Sex and Cash

Usually in this newsletter I take whatever little story I start out with and find a way to tie it to presentation skills. If presentation skills are what bring you here, sorry man, couldn’t do it this week. So if you’re one of those people, come back next week, and in the meantime entertain yourself with this or this.

Anyway, for those of you who are still here:

There was a guy some years ago, Hugh Macleod, who had this great framework for life, Sex and Cash. According to Sex and Cash, there are the things you do for fun and fulfillment (the Sex half of the framework) and there are the things you do for money (the Cash half of the framework), and in real life the two are usually not going to be the same (the ultimate goal is to bring them together, but that’s called prostitution, and the metaphor kind of breaks down quickly there, I guess).

BTW, I read a couple of his books about 10 or 15 years ago, “Ignore Everybody: and 39 Other Keys to Creativity” and “Evil Plans: Having Fun on the Road to World Domination.” Today he’s still around and going strong. He runs a company in Florida called Gaping Void. I’m glad to see he found a way to integrate Sex and Cash in his life.

It was clear at the time I read those books that Sex and Cash were not fully integrated in Hugh’s life, but he had the vision in his head, and things were heading in the right direction.
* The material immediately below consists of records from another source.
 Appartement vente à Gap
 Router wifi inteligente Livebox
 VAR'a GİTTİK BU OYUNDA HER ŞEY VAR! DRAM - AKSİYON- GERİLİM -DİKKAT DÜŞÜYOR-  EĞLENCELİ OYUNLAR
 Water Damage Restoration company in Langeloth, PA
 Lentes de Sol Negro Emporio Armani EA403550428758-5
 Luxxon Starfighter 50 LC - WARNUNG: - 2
My point is that if Sex and Cash are not integrated in your life right now, that’s fine. It doesn’t mean that anything is wrong. We hear a lot of this “do what you love” crap, and it’s easy to feel like if we’re not doing what we love, the dream is getting further and further away. Truth is, and I think Hugh Macleod would agree, there will be times in your life when they are integrated, and there will be times when they are not, and once they reach integration, it’s not going to stay like that forever, they will break apart and then you’ll thrash around a bit while you bring them back together.

So whether your dream is to move to Belize, sell garden gnomes in Seattle, or open a pilates studio in Istanbul (yes, that example was for you, you know who you are), keep the dream in the front of your head where the sinuses are, so that when you take a deep breath, air runs across the dream. In other words, keep the dream alive, keep it up front where you can see it, and always be doing at least something to be getting closer to it, it’ll come.

Okay, I know I told the presentation people they needed to leave this week, I couldn’t figure out how to bring it around for them. But I’m going to try, here we go…

Remember that humans are social animals, and they take their cues from what they see others doing. So if you want your audience to see your dream too, you need to see it during your presentation. Keep the dream front and center in your mind. That’s why you practice a lot, to get all those other things out of the way, to build them into muscle memory, so the dream can come back and dominate you and the rest of the room.

Oh, and before I go, back to Hugh Macleod for a second. In one of his Gaping Void blog posts this week, he mentioned the Acquired podcast. As many of you know, I am a huge Acquired fan-boy and go all ga-ga like a preteen girl at a Beyonce concert whenever someone mentions them.